### REQUIREMENT A
In the article on SR 260 construction, swap "deputy" for "officer" in the passage that begins at the words "The driver who" and stops after "non-life threatening injuries.", then give that passage again.
### REQUIREMENT B
According to the article on SR 260 construction, how long is the section of the route under construction?
### REQUIREMENT C
Write what comes next in the article on SR 260 construction, starting after its final sentence.

-------- TEXT PROVIDED

Wed, Feb

SR 260 construction increases risk of accident


With each new crash on State Route 260, local officials are reminding residents of the importance of safety and reassured that the situation will soon improve.

Accidents, particularly head-on collisions, are nothing new on the nine-mile section of SR 260 under construction by Arizona Department of Transportation.

One of the major reasons to turn the two-lane route into a modern four-lane divided highway is to improve safety, but construction also comes with a price: Work zones can be tricky to navigate, especially at night, meaning an increased risk to commuters and roadside crews.

Just after sunset on Nov. 12, Camp Verde Marshal’s Office responded to a report of a white Ford pickup truck driving erratically headed eastbound on SR 260 in the work zone.

The driver who reported the pickup’s behavior followed behind and reported the pickup weaving in its lane, crossing the center line, speeding up and slowing down.

“The pickup was spotted by a deputy on SR 260 near Cherry Road, where the pickup crossed the center line and almost struck the deputy’s patrol vehicle,” CVMO Chief Administrative Assistant Darby Martin said. “Before the deputy could turn around, the pickup truck crossed left of center and struck a 2001 Chrysler sedan driven by Devonna Steele head-on."

The Chrysler was also occupied by her 12-year-old son and 3-month-old infant. Steele had to be extricated from the vehicle by fire personnel and was flown to Flagstaff Medical Center with serious but non-life threatening injuries.

The two children were flown to Phoenix Children’s Hospital, with one being admitted to the ICU A third vehicle was involved in the accident. A

Dodge Grand Caravan occupied by a female and her four children, ranging in age from 2 to 7, was also struck. The driver and passengers were reported to have no injuries.

----------------
-------- RECORD SET

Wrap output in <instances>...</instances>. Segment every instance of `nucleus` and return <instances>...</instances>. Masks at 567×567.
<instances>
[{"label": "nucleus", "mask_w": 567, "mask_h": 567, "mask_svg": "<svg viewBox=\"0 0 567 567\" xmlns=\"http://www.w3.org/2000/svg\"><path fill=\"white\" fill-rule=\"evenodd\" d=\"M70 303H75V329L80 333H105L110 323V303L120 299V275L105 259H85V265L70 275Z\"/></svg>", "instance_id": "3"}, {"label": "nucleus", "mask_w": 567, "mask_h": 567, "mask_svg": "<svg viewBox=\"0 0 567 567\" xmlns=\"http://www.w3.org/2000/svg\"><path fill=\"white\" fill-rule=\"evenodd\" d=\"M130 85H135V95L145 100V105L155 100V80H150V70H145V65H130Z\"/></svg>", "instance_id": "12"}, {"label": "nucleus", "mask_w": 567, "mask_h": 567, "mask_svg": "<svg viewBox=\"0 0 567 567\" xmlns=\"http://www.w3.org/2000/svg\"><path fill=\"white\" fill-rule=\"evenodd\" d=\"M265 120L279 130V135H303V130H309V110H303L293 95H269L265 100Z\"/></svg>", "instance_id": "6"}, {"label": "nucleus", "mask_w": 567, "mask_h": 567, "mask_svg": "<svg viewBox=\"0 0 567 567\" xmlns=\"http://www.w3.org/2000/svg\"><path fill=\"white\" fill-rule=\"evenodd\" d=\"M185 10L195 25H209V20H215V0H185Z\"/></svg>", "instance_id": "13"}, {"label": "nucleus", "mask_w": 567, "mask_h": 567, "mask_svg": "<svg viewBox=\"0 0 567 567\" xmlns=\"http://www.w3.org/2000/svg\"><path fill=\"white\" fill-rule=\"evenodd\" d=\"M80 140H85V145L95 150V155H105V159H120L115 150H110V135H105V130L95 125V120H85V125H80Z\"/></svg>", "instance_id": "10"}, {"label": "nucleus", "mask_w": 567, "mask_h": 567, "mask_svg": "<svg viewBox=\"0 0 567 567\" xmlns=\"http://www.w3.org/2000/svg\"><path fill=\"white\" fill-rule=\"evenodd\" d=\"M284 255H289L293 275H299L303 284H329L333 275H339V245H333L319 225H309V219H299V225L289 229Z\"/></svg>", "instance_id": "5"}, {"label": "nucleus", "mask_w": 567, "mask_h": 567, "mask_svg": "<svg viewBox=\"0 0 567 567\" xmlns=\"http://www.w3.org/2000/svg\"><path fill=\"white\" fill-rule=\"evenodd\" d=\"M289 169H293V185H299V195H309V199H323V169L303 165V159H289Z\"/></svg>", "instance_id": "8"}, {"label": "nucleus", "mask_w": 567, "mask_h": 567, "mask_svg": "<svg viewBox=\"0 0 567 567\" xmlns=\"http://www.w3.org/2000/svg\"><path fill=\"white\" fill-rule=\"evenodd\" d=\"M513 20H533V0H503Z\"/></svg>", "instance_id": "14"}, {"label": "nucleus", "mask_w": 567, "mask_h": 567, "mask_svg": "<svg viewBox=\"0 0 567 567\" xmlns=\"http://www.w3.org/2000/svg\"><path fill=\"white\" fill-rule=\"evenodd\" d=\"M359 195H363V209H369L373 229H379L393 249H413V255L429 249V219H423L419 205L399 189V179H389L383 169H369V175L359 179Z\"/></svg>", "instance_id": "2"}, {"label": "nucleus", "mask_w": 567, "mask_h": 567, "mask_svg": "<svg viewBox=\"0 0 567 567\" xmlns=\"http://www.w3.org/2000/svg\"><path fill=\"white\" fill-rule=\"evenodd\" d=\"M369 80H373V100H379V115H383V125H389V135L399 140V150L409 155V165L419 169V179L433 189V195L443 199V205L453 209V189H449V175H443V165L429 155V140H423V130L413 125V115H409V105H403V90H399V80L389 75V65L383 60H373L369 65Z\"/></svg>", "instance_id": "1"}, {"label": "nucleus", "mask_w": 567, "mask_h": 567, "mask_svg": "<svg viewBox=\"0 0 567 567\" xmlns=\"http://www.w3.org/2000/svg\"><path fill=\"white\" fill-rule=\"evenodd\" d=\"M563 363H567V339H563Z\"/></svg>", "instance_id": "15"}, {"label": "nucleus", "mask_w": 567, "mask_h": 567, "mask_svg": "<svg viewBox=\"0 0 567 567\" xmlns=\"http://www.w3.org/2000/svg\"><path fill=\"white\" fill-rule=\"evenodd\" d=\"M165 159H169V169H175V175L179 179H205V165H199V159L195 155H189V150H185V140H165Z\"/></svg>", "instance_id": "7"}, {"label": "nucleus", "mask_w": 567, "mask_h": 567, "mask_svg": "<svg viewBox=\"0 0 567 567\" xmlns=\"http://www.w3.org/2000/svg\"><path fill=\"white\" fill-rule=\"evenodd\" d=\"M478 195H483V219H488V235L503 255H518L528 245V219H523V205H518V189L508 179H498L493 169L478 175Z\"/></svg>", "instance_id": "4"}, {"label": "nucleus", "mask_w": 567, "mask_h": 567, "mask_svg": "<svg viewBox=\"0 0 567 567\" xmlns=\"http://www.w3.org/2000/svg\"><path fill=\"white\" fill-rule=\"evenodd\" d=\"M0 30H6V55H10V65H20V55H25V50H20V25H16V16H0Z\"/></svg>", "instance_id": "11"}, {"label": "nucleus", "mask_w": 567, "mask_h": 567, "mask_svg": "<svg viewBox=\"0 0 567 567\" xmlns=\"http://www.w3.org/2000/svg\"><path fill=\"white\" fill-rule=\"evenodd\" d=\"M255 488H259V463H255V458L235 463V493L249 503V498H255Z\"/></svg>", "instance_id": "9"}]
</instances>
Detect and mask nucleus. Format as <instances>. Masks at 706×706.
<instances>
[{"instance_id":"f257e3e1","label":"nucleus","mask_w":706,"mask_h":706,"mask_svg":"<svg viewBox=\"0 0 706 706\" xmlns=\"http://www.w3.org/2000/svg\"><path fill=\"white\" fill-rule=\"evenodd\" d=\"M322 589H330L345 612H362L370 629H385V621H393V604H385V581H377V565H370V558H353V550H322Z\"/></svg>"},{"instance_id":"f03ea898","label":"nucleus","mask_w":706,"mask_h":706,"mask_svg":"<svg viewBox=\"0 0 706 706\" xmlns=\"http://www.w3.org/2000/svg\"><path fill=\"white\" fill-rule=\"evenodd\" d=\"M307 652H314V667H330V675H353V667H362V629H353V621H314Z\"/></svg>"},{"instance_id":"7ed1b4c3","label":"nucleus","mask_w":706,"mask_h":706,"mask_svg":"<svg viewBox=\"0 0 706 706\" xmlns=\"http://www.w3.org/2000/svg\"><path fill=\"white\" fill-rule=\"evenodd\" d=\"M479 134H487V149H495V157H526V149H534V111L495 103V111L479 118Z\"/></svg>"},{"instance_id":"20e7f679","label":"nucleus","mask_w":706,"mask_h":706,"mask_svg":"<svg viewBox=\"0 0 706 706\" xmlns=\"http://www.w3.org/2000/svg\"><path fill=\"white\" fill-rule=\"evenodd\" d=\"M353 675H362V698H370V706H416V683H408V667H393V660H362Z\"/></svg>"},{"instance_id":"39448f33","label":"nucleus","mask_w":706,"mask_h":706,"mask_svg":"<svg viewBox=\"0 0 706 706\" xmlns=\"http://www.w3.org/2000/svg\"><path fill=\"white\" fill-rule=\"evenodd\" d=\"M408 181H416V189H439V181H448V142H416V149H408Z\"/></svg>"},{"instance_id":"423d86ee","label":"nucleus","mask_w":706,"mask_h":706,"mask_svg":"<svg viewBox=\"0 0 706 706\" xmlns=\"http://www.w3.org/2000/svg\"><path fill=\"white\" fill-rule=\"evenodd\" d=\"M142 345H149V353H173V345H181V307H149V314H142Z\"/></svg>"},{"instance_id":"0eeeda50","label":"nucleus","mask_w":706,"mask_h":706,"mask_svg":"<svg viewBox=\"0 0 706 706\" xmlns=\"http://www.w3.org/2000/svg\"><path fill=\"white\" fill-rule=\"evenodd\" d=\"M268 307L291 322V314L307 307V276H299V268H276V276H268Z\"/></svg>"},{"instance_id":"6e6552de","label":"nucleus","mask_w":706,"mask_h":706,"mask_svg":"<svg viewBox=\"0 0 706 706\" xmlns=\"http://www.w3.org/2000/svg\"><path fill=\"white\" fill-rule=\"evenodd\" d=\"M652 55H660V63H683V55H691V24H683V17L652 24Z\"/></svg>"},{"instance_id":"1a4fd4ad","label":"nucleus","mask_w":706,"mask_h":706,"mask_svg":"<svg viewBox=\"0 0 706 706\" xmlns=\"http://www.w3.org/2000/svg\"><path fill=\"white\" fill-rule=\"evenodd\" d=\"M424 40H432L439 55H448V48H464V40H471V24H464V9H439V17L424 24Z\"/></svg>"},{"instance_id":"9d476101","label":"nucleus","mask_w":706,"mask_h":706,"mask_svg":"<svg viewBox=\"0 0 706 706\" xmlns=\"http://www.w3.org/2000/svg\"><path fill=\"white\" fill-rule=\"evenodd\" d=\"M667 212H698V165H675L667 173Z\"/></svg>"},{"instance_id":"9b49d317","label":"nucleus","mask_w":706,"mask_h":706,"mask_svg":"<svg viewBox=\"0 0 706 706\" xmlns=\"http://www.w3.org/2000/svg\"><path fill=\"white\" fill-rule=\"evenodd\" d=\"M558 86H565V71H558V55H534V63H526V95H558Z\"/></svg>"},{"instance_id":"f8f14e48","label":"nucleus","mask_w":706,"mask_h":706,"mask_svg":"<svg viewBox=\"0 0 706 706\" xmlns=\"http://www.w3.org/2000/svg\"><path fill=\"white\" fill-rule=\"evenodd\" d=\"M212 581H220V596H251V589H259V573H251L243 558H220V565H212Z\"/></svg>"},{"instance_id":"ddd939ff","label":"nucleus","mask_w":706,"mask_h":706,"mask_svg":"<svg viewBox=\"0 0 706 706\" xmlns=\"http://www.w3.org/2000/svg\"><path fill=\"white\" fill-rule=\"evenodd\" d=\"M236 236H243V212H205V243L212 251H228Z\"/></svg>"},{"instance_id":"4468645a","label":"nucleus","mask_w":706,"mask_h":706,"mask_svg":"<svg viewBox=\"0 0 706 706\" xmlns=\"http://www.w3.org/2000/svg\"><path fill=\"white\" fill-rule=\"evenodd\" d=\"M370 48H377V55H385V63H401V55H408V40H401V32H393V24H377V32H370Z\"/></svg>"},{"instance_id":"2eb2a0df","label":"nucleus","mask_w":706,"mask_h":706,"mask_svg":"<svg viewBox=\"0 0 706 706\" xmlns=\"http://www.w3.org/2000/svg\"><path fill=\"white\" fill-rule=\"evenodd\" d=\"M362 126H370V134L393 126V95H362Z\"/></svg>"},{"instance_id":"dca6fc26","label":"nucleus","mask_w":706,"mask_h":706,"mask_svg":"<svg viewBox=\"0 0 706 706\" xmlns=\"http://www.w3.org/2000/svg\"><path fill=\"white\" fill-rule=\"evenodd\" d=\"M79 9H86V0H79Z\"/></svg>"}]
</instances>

----------------

### YOUR RESPONSE A
The driver who reported the pickup’s behavior followed behind and reported the pickup weaving in its lane, crossing the center line, speeding up and slowing down.

“The pickup was spotted by a officer on SR 260 near Cherry Road, where the pickup crossed the center line and almost struck the officer’s patrol vehicle,” CVMO Chief Administrative Assistant Darby Martin said. “Before the officer could turn around, the pickup truck crossed left of center and struck a 2001 Chrysler sedan driven by Devonna Steele head-on."

The Chrysler was also occupied by her 12-year-old son and 3-month-old infant. Steele had to be extricated from the vehicle by fire personnel and was flown to Flagstaff Medical Center with serious but non-life threatening injuries.

### YOUR RESPONSE B
Nine miles.

### YOUR RESPONSE C
The location of the accident, near Cherry Road, has been the site of particularly heavy construction work recently, with Cherry Road access shut down for construction of a roundabout and a temporary stoplight installed just to the west of that intersection. According to Martin, the driver of the pickup, 64- year-old Gary Mark, was transported to a local hospital, treated and released into custody.

Mark was arrested and booked into Yavapai County Detention Center on charges of aggravated assault, endangerment, driving on a suspended license, aggravated DUI, criminal damage, possession or use of a dangerous drug and possession of drug paraphernalia.

Those driving under the influence are always a danger, of course, but according to James Bramble, a resident engineer with ADOT in charge of managing the SR 260 improvement project, it does not take intoxication to put others at risk: The everyday behavior of commuters is enough.

“People do not slow down, and it is flat scary to be on the side of that road,” Bramble said, adding that keeping 30,000 vehicles moving safely and efficiently through the work zone daily is the greatest challenge of the SR 260 improvement project.

Once completed, the four-lane route should substantially improve safety: According to a study by the multistate agency Highway Safety Information Systems, conversion from two-lane to four-lane divided sections “appears to result in a crash per kilometer reduction of between 40 percent to 60 percent.”